» AIM OF THE EXERCISE
Look at each line of the listing. Copy those that hold the string "down".

» DATA SUPPLIED
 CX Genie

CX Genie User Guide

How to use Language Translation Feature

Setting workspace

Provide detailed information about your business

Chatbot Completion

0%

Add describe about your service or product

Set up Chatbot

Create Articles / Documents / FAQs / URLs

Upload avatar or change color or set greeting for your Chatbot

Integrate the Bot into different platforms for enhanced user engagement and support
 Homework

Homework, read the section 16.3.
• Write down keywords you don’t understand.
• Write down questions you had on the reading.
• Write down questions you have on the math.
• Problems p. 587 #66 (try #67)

==

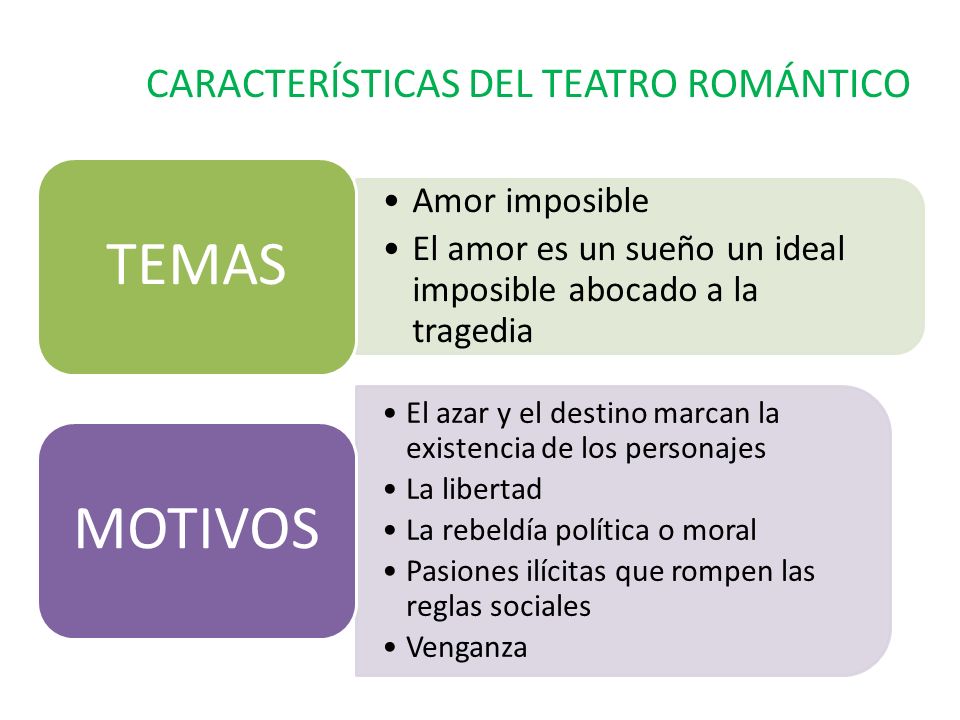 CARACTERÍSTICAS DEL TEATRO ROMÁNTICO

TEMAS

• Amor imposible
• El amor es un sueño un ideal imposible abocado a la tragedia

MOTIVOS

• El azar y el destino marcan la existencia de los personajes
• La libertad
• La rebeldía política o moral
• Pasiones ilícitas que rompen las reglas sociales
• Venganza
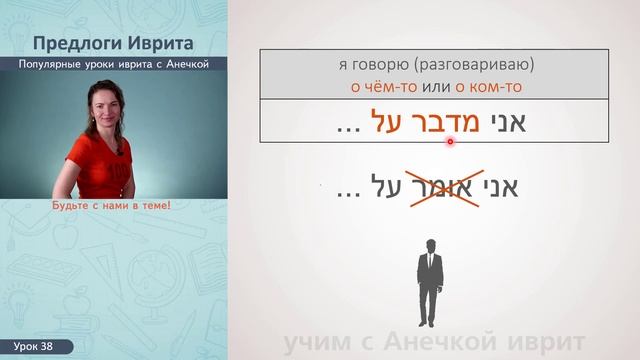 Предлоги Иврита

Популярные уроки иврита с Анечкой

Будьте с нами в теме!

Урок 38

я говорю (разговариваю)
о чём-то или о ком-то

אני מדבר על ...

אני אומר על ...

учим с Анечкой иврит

» WRITTEN SOLUTION
• Write down keywords you don’t understand.
• Write down questions you had on the reading.
• Write down questions you have on the math.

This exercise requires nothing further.